Normally, there shouldn’t be any conflict. For example, if I stay away from the clique and the clique is self-contained in its group…then no problem. But if I, for some reason, want to engage with the clique, then all kinds of chaos arises.

I may want to engage with the clique for many reasons. I may want to do it for career goals, for school, for entertainment. The fact is that whatever the “clique” is, it represents something that has resources. Resources that I may want.

But in the end, the clique does have its goals, and they may be distinct from mine. I can try to project my desires and goals onto the clique, but this effort will always be resisted and rebuffed by the clique, which defines its own goals.

I used to always wonder what people would mean in recruiting for accounting firms when they would say, “It’s all about the people.” But now I think I am beginning to understand…for the most part, all of the firms in Big 4 public accounting do the same things. You’ve got some audit function (that’ll have a bunch of different names and acronyms depending by firm), some tax function, and some information systems function. Then you’ll have various specialty functions…but basically, each firm is doing the same things. What differs is their methodology and the culture…in other words…what differs is the “clique.” Ernst and Young has a different culture than PriceWaterhouseCoopers, and both have different cultures from Deloitte or KPMG. And the goal is to find which culture you fit in. Which clique you fit in.

This is life too. If you have two forces waging war: the internal and the external clique, then you can’t have two drastically opposed forced together for long or they will annihilate each other (you will get burnt out and will want to leave; the employer won’t get the best performance). But if you can mesh and align values — make it so that the internal values coalign with the values of the external clique, then you can have both external acceptance and internal integrity.

This is why for most people, their recurring realization doesn’t have to deal with this. Because most people naturally and without issue gravitate to cliques that match their internal desires and so they are willing to be remade by the clique.

When someone becomese a Christian, for example, he knows that he will “lose himself” to gain new life in Christ. But for most, this is not problematic, because they believe in Christianity; they believe in Jesus Christ and the atonement.  So the annihilation of their “self” (the sinning, lowly, natural man) is not lamented — because to them, they will gain more internal integrity as they are assimilated into the whole “Body of Christ.”

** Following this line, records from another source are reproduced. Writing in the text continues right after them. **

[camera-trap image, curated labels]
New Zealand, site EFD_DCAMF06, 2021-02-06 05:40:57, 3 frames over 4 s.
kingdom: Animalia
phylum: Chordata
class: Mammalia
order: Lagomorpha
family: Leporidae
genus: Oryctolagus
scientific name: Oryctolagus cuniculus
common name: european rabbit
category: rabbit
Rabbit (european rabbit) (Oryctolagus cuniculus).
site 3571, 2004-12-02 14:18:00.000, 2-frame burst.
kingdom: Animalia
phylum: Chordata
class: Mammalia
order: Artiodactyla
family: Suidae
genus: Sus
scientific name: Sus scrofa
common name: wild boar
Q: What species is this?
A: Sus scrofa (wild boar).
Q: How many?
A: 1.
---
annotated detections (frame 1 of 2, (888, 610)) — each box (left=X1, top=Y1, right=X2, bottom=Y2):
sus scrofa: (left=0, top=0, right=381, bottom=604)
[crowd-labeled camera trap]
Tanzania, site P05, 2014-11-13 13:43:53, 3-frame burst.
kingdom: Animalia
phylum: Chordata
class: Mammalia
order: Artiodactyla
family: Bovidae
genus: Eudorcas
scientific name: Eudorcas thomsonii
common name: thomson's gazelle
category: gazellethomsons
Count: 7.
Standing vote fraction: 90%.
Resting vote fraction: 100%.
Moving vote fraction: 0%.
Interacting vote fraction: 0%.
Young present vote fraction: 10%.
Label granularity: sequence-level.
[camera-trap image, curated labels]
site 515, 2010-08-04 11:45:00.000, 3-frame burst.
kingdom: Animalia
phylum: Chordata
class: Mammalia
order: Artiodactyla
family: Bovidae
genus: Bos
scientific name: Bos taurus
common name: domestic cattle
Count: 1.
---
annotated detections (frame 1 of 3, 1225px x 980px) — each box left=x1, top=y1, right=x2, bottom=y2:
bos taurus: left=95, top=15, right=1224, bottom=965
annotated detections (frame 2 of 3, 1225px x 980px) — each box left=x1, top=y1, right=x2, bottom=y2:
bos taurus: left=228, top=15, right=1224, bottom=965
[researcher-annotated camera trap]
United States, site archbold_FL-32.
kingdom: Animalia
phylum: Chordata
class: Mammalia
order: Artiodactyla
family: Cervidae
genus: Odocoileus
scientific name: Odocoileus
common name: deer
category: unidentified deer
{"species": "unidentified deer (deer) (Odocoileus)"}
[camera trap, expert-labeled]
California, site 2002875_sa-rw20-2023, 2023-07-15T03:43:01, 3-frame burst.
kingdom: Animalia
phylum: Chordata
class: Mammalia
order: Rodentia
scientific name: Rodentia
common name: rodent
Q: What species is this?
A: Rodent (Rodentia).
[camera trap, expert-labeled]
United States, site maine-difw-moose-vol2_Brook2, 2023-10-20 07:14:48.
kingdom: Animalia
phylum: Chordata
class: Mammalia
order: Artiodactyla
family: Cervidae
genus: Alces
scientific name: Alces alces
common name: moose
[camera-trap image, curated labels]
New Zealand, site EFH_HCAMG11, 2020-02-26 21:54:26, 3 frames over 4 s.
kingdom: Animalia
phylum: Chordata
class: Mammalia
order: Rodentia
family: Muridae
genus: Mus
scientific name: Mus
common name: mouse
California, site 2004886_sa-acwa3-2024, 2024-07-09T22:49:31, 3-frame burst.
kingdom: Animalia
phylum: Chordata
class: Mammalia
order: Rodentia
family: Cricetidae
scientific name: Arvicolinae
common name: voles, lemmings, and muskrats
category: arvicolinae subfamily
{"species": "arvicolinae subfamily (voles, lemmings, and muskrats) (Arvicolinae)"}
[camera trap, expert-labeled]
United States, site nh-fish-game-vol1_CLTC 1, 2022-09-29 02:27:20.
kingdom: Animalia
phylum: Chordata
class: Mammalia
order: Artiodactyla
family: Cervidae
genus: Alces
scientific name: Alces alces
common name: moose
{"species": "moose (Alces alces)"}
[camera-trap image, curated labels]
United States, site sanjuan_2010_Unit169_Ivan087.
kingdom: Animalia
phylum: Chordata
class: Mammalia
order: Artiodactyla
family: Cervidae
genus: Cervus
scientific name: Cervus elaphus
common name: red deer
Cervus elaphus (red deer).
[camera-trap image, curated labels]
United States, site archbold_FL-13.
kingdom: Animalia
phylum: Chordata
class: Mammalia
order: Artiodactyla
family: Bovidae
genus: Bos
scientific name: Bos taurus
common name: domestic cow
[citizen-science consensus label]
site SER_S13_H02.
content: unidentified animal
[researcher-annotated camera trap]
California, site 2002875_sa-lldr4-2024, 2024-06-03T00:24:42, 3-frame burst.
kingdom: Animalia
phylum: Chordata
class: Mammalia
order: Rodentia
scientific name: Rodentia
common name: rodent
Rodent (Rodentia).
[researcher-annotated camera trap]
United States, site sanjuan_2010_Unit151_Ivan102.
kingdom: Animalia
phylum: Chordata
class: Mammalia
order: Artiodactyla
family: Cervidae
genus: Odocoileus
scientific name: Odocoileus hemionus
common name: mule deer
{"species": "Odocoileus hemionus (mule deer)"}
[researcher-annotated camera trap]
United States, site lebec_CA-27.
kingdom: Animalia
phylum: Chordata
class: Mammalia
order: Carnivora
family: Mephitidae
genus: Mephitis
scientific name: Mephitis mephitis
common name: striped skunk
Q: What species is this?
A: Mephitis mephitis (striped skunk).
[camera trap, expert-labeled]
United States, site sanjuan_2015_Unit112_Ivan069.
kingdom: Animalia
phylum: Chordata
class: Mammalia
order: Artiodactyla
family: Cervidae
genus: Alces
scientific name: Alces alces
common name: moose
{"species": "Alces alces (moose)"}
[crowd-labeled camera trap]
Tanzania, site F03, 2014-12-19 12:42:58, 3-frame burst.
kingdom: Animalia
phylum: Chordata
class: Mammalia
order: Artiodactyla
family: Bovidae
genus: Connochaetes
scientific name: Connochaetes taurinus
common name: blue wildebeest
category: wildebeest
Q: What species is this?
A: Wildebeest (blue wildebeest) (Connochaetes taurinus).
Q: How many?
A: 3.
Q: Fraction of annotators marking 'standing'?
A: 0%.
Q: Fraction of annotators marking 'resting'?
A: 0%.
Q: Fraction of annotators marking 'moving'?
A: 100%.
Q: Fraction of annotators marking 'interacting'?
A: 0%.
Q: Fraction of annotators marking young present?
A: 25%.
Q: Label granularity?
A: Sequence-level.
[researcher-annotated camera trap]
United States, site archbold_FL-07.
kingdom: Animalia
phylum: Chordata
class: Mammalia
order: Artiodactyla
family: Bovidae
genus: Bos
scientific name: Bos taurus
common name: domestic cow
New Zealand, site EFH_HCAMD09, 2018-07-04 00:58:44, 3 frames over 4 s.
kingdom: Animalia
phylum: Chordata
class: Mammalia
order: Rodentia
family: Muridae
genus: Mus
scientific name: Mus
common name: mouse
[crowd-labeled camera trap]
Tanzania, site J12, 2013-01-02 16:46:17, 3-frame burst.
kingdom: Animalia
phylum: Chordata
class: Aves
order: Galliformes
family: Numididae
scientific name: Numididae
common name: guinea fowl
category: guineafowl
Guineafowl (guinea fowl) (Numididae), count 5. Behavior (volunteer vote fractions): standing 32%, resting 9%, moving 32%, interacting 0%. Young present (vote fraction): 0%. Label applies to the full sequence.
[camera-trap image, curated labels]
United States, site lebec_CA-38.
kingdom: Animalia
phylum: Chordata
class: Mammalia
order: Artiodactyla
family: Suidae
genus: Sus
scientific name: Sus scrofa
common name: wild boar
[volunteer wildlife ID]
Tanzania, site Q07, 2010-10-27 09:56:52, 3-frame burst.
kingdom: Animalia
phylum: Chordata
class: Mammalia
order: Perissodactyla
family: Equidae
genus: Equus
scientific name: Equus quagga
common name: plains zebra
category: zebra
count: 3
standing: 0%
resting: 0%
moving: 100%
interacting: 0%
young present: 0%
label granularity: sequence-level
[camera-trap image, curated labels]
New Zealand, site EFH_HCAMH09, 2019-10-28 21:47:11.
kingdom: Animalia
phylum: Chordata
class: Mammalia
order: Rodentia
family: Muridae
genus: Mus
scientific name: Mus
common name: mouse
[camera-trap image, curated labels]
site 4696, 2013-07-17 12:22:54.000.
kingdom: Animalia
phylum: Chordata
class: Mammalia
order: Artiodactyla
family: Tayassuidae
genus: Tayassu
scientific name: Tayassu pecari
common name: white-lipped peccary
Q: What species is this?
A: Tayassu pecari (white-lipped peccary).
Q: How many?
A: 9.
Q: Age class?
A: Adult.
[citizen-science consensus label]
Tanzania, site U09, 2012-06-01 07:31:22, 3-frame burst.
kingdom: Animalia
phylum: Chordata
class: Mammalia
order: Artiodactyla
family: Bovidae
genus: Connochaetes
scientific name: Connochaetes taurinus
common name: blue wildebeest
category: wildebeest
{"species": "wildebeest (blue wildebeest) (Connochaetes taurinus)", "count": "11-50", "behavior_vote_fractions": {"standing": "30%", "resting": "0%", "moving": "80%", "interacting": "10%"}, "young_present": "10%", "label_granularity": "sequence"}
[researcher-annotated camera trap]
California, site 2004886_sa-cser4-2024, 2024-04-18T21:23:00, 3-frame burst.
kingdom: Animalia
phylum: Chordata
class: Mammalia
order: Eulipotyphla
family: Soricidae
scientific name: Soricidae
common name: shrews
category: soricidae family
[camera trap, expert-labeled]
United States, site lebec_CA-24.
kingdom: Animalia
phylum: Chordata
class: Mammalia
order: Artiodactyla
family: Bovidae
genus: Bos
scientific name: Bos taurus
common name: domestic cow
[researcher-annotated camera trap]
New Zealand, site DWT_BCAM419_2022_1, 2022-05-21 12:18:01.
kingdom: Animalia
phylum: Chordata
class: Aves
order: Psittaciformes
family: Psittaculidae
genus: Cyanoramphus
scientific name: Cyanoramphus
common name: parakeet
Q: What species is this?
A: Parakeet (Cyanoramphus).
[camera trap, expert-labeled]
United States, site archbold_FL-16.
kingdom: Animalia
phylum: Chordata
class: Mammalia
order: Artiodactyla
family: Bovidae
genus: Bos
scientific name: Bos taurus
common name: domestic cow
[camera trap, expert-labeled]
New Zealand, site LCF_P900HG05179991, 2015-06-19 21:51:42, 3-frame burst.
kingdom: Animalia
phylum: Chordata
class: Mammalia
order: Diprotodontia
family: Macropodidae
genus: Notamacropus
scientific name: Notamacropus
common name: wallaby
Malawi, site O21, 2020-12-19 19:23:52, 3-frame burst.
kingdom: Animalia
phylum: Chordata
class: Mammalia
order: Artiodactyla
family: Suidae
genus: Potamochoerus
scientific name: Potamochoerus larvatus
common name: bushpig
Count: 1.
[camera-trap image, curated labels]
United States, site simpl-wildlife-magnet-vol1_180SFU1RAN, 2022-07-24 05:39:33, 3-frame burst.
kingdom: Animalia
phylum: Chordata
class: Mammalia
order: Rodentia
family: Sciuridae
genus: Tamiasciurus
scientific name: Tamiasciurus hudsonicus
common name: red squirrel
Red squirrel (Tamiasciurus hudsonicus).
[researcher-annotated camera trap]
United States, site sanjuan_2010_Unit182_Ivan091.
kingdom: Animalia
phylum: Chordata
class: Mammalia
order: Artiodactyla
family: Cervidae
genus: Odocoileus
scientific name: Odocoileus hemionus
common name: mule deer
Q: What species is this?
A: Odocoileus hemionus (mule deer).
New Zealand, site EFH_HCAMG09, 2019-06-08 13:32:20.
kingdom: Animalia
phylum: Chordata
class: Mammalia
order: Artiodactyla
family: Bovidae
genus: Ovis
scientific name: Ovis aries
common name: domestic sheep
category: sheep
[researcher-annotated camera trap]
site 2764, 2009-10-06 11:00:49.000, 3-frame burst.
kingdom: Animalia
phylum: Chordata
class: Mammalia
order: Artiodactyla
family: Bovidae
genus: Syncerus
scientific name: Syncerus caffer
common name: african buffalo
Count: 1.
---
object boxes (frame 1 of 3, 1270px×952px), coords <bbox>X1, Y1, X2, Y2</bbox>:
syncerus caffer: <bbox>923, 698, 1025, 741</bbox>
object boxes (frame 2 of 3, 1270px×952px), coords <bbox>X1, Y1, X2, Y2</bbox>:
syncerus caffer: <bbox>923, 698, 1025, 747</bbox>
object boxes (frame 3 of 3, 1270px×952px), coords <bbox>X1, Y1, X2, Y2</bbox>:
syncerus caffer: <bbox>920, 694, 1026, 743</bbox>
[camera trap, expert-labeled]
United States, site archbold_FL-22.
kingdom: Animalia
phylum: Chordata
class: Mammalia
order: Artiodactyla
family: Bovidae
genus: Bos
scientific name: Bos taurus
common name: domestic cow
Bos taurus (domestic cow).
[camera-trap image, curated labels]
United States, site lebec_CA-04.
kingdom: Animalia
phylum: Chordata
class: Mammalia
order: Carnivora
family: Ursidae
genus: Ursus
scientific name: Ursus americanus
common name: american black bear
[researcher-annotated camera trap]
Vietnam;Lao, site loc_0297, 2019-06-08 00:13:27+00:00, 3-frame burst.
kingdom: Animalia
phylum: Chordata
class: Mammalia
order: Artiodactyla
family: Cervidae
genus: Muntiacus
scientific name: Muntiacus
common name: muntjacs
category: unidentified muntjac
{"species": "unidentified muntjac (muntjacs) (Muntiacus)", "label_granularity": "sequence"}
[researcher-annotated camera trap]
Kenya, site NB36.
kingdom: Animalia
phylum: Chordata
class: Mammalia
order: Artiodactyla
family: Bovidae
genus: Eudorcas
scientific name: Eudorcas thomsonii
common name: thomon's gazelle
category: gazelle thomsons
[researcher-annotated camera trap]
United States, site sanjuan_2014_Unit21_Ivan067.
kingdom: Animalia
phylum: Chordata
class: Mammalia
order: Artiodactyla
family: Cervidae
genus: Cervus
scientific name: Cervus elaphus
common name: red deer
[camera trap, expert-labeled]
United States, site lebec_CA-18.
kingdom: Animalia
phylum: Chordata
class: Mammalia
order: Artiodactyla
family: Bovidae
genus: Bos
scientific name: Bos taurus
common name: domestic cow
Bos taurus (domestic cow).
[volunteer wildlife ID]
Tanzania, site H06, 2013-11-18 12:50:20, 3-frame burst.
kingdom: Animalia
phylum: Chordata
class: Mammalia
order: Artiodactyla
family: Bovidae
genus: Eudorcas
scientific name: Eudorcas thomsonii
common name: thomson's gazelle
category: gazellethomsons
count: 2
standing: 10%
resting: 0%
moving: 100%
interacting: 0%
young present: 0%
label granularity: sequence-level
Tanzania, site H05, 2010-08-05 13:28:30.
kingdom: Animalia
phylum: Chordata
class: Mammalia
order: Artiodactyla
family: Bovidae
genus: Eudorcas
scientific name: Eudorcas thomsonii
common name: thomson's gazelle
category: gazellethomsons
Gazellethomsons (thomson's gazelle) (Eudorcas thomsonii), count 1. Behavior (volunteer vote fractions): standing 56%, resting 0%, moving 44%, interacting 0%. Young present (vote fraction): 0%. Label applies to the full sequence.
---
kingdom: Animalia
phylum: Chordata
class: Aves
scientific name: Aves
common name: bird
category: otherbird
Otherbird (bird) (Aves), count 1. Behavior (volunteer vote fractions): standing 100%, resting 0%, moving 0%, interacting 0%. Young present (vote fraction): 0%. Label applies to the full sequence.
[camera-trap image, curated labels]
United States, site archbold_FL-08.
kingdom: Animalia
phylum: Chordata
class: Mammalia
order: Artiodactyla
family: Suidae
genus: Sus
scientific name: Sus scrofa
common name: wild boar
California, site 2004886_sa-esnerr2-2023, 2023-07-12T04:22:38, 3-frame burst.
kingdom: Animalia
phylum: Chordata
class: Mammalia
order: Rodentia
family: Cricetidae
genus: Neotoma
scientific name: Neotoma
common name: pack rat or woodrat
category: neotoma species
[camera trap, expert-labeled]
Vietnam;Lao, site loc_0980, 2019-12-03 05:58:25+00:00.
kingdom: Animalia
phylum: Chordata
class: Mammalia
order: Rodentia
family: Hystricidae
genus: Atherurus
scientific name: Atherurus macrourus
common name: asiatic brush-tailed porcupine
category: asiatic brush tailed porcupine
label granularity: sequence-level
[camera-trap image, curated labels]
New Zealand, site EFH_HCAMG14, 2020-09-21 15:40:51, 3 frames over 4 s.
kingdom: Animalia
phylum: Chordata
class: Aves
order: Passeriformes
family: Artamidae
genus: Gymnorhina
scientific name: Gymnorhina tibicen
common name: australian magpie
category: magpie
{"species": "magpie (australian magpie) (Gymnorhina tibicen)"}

The problem is…everyone doesn’t believe this. Everyone is not inclined for this clique. So, for those who doubt, for those who have troubles, for skeptics, for nonbelievers, for ex-Christians and ex-Mormons and ex-employees, they have to live a life where they have been trying to annihilate themselves for a cause they don’t even support. And they can’t do it. For all the external acceptance they get, they are lying and killing themselves, so they never have joy.

But by realizing this and breaking away, they aren’t completely happy either. Every “ex” must realize that what they’ve done is abandoned external acceptance (whether parents, friends, coworkers, whatever.,) for a lonesome internal integrity. And this creates the pressing realization…they didn’t really want this…but they didn’t want to lose themselves either. They wanted to change the external clique to be like their internal self. They wanted to remake the world, the career, the church into something that they could fit in with, but it was nevere meant to be.

The recurring realization is this: “You were not made for this. This is not for you, and because of that, you can never find what you want in trying to reform this place to fit you, no matter how hard you want to. Even though you will not remember this message and you will continue pushing forward and being rebuffed, you have to learn that your ideal situation simply is not so.”